第14話 ホワイトデー

 田中はドキドキしていた。

 人に物をあげる。ましてや好きな人に物を渡すなんて、人生で初めてなのだ。いつもギリギリまで寝て学校に来ているのに、今日に限っては、1時間も早く起きてしまった。

 昨日学校帰りにちょっとおしゃれなケーキ屋さんで

 クッキーを買っておいた。

 お店の人に何このガキ、場違いなんだよと思われてないか心配で、あまり考えずに買ってきた。

 1時間も早く起きると、時間がありすぎて色々考えてしまう。もっとしっかりラッピングした方が良かったとか、高美さんは黒と黄色で遊び心があったとか、普段気にしない事まで考え出す。

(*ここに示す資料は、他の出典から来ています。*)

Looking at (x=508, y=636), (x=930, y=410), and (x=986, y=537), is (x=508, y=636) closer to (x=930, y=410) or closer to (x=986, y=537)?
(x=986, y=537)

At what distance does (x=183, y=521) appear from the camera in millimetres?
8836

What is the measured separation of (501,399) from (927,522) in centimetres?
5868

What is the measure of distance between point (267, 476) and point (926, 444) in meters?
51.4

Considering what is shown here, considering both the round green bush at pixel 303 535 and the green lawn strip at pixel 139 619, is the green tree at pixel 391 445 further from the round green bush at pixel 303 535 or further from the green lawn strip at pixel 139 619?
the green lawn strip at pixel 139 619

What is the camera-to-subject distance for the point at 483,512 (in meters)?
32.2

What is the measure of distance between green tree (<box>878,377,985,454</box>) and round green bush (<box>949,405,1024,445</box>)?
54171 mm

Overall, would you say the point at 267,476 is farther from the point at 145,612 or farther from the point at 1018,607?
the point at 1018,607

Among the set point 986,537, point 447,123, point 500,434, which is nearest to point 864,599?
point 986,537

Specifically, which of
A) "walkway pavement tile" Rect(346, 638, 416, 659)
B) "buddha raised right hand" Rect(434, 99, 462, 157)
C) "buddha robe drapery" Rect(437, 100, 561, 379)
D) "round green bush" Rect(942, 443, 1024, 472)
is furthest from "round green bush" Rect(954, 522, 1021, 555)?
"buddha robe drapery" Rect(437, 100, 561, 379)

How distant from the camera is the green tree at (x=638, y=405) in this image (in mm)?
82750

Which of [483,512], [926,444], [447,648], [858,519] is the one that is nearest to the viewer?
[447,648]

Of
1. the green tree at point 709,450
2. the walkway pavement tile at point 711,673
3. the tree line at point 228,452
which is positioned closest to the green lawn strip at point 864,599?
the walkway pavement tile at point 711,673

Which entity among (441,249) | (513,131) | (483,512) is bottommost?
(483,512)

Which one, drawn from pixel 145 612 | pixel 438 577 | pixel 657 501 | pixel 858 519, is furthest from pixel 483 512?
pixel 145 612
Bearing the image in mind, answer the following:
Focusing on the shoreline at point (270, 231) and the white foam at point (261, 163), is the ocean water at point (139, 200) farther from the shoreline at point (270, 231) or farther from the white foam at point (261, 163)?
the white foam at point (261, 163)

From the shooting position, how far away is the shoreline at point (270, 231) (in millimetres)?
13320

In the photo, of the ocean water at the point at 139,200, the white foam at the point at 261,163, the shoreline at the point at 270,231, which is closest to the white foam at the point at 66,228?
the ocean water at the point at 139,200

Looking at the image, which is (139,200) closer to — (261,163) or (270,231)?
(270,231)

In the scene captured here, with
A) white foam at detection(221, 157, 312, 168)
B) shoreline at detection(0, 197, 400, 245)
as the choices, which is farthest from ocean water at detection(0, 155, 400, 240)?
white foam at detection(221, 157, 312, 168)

 そのうち今日は渡さなくてもいいんじゃ無いかと考え、悪魔と天使が戦う。


 悪魔は、そんなへぼいもの渡すな、

 天使は、気持ちだから返す事が大事と言う。



 とりあえず持って行こう。会話の流れで渡せたら渡そうと言う意志の弱い感じで、家を出発した。



 学校に着く。



 少し早く着いたのか普段下駄箱で一緒になる高美さんと大沢に会わずに教室に着いた。

 クラスに人が居ない。昼休みより静かな教室で1人自分の席に座った。みんなどんだけギリギリなんだよと脳内で1人でツッコミを入れて、ボーッと時間が過ぎるのを待った。時計が進むにつれ高美さんにお返しを渡す緊張感が高まってきた。

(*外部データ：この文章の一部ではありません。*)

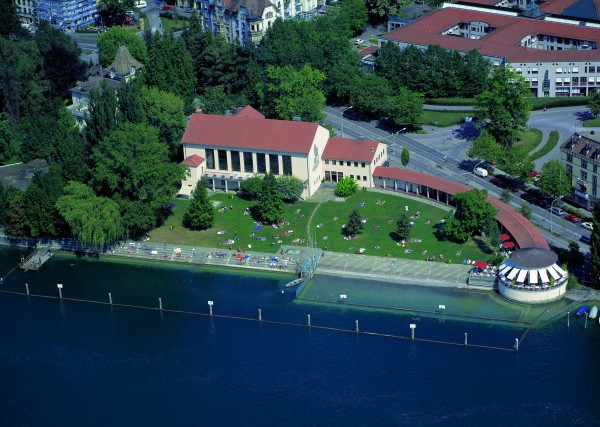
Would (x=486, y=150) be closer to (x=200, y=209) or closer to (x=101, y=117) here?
(x=200, y=209)

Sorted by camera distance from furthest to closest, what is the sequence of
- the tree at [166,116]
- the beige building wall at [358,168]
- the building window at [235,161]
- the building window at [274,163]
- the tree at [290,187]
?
the tree at [166,116] → the building window at [235,161] → the beige building wall at [358,168] → the building window at [274,163] → the tree at [290,187]

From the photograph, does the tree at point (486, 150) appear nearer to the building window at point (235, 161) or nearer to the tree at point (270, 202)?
the tree at point (270, 202)

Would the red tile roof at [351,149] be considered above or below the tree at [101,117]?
below

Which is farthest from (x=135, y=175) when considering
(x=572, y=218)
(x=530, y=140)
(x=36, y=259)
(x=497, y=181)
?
(x=530, y=140)

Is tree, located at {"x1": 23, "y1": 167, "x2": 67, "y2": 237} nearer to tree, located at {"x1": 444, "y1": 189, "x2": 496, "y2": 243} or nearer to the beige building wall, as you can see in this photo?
the beige building wall

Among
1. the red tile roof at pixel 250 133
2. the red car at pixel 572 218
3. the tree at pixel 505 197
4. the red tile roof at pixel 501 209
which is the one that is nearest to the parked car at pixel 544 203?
the red car at pixel 572 218

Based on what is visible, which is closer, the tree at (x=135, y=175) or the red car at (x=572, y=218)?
the red car at (x=572, y=218)

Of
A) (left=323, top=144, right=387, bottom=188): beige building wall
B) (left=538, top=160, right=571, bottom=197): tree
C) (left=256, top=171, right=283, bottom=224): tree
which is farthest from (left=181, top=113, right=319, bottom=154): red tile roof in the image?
(left=538, top=160, right=571, bottom=197): tree
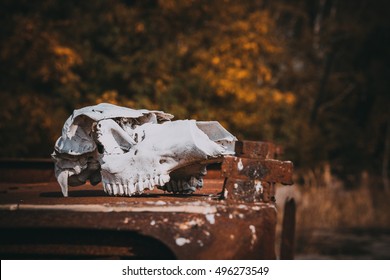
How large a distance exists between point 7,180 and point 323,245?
25.0 feet

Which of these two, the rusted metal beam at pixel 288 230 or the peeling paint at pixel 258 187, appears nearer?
the peeling paint at pixel 258 187

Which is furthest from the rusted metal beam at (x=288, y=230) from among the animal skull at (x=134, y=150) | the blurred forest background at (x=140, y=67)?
the blurred forest background at (x=140, y=67)

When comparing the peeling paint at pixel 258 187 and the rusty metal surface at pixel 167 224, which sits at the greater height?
the peeling paint at pixel 258 187

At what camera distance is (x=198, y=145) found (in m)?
3.04

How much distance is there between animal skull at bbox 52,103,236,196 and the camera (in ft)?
10.2

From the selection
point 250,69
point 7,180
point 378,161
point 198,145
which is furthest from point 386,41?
point 198,145

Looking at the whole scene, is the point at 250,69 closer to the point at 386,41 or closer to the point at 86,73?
the point at 86,73

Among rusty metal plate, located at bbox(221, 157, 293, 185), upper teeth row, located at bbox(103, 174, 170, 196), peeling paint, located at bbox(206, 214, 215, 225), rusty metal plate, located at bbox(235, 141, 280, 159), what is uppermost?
rusty metal plate, located at bbox(235, 141, 280, 159)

 扉が開く、普段からあまり絡まないクラスメイトが入ってくる。高美さんじゃ無くて少し安心する。


 その後も次々クラスメイトが入ってくるが、高美さんが来ない。田中は勝手に早く来たくせに少し待ち疲れた。そうしていると朝の始業のチャイムが鳴る。大沢が入ってくる。

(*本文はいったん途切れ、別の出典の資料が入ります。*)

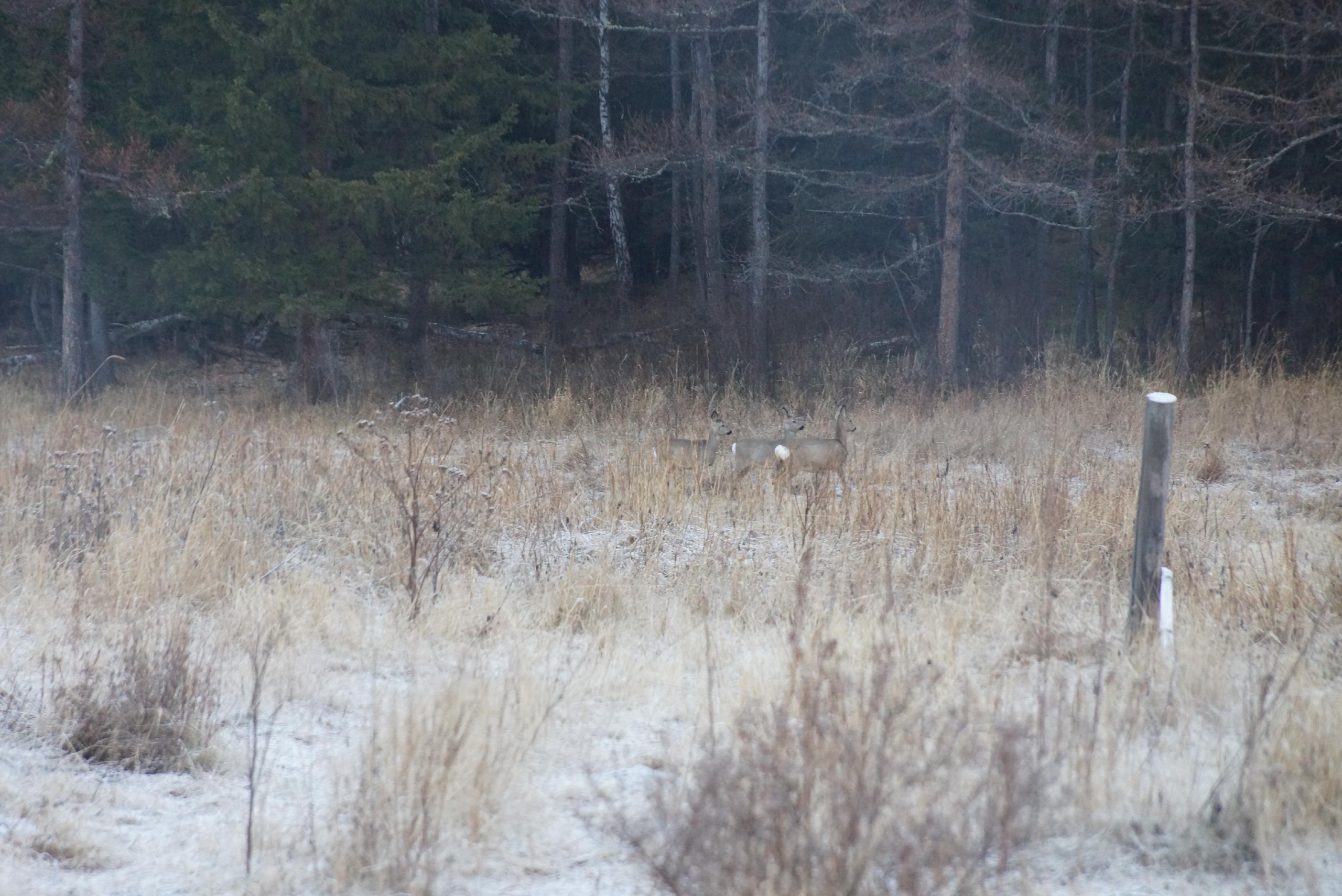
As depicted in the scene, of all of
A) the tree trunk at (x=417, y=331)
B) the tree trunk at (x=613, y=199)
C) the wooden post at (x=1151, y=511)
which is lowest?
the wooden post at (x=1151, y=511)

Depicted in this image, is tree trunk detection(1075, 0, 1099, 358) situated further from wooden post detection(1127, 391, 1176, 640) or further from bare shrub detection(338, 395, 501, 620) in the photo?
wooden post detection(1127, 391, 1176, 640)

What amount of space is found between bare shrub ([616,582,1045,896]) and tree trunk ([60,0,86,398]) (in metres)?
12.4

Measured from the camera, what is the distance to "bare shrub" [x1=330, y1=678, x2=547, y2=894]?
3.38 m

 大沢『先生みーは体調悪くて保健室行ってる。遅れてくると思う。』


 担任『そうかじゃー遅刻じゃ無いな。大沢ありがとう。先生も後で様子見に行ってくるよ。』


 担任は、今日の出席者を確認する。



 田中は高美さんが心配になった。いつも笑顔で体調の悪い様子を見た事がなかった。休む事も無く、いつも教室に居たので、高美さんの元気の無い姿を上手く想像できなかった。声をかけに行きたかった。助けになれる事が無いか聞きたかった。

 田中はここで保健室に行って話しかけるなんて、そんな彼氏でも無い、異性が来ても困るだけだそう思った。


 2時間目の授業が終わった。高美さんが帰って来た。いつも通りの高美さん。


 高美『ちょっと貧血みたいになっちゃってさ頭ぼーっとして保健室行っちゃったよ。でももう元気!!』


 田中『心配したよ普段元気だから…』


 田中はそう言ってある事を思い出した。朝あんなに悩んでいたのにバレンタインのお返しを渡す事を忘れていたのだ。


 田中『高美さんこれっ』


 そう言って何故か素早くカバンからクッキーを出した。周りの人に見られちゃいけない気がしたのか、照れ隠しなのか、その行動をしたのは複数の理由があったのだと思う。


 高美『えっありがとう。形ハートだね笑』


 田中『えっ本当だそんなごめん何か美味しそうなの選んだらそれだったんだよ。』


 田中は急にクッキーの形がハートである事を突っ込まれてタジタジした。ただ形がハートなだけで、四角でも三角でも高美さんは同じ事を言ったと自分に言い聞かせて自分を落ち着かせた。


 高美『何か今日の田中君かわいいね普段は、クールな感じなのに。笑』


 田中『いや僕がかわいい訳ないから笑そのクッキー食べて頑張ってよね!!』


 田中は可愛いと女の子から言われた事は人生で一度も無かった。今日は初めて自分の買ったクッキーを渡して、可愛いと言われた。田中にとって忘れられない日になった。